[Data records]
--- --- ---

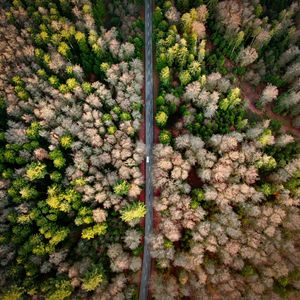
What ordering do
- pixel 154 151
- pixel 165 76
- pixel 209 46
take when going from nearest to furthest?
pixel 154 151 < pixel 165 76 < pixel 209 46

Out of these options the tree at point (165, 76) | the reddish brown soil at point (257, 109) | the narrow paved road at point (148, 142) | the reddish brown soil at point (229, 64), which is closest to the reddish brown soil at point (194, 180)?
the narrow paved road at point (148, 142)

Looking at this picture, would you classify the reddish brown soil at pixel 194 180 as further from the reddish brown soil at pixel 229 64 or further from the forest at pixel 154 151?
the reddish brown soil at pixel 229 64

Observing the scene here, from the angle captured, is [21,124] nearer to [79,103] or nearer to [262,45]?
[79,103]

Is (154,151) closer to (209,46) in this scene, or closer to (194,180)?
(194,180)

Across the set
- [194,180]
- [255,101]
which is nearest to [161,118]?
[194,180]

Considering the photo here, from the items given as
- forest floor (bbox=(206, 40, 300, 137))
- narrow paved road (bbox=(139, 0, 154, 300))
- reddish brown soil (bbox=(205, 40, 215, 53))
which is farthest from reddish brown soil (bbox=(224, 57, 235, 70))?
narrow paved road (bbox=(139, 0, 154, 300))

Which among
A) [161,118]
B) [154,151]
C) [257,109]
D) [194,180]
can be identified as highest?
[257,109]

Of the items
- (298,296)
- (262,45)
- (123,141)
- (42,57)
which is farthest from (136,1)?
(298,296)
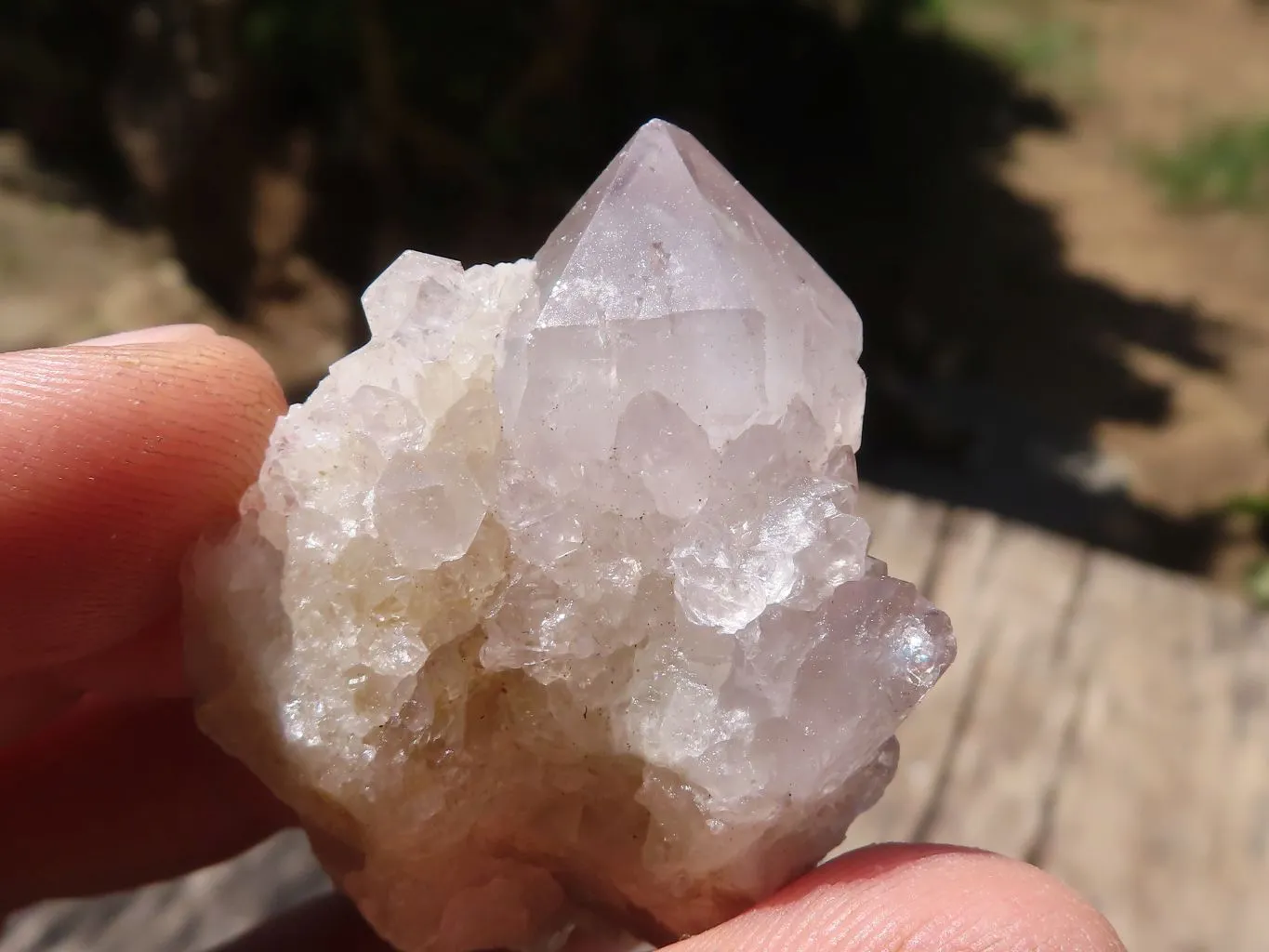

--- --- ---

▶ _Objective_: Copy out every line of the data above word for word, leaving out the pictures.

▶ _Response to this exercise_:
What ordering do
- pixel 154 151
- pixel 165 76
- pixel 209 46
take when going from nearest to furthest?
pixel 154 151 < pixel 165 76 < pixel 209 46

Out of these options the tree at point (165, 76) | the reddish brown soil at point (257, 109) | the narrow paved road at point (148, 142) | the reddish brown soil at point (229, 64), which is closest to the reddish brown soil at point (194, 180)?
the narrow paved road at point (148, 142)

Looking at this picture, would you classify the reddish brown soil at pixel 194 180 as further from the reddish brown soil at pixel 229 64 or further from the forest at pixel 154 151?
the reddish brown soil at pixel 229 64

Observing the scene here, from the angle captured, is [21,124] nearer to [79,103] or nearer to [262,45]?
[79,103]

Is (154,151) closer to (209,46) in this scene, or closer to (194,180)?
(194,180)

Across the set
- [194,180]
- [255,101]
which is nearest to [161,118]?
[194,180]

Considering the photo here, from the items given as
- forest floor (bbox=(206, 40, 300, 137))
- narrow paved road (bbox=(139, 0, 154, 300))
- reddish brown soil (bbox=(205, 40, 215, 53))
which is farthest from reddish brown soil (bbox=(224, 57, 235, 70))?
narrow paved road (bbox=(139, 0, 154, 300))

Which among
A) [161,118]
B) [154,151]
C) [257,109]
D) [194,180]
can be identified as highest?
[257,109]

Of the items
- (298,296)
- (262,45)
- (123,141)
- (42,57)
which is farthest from (136,1)?
(298,296)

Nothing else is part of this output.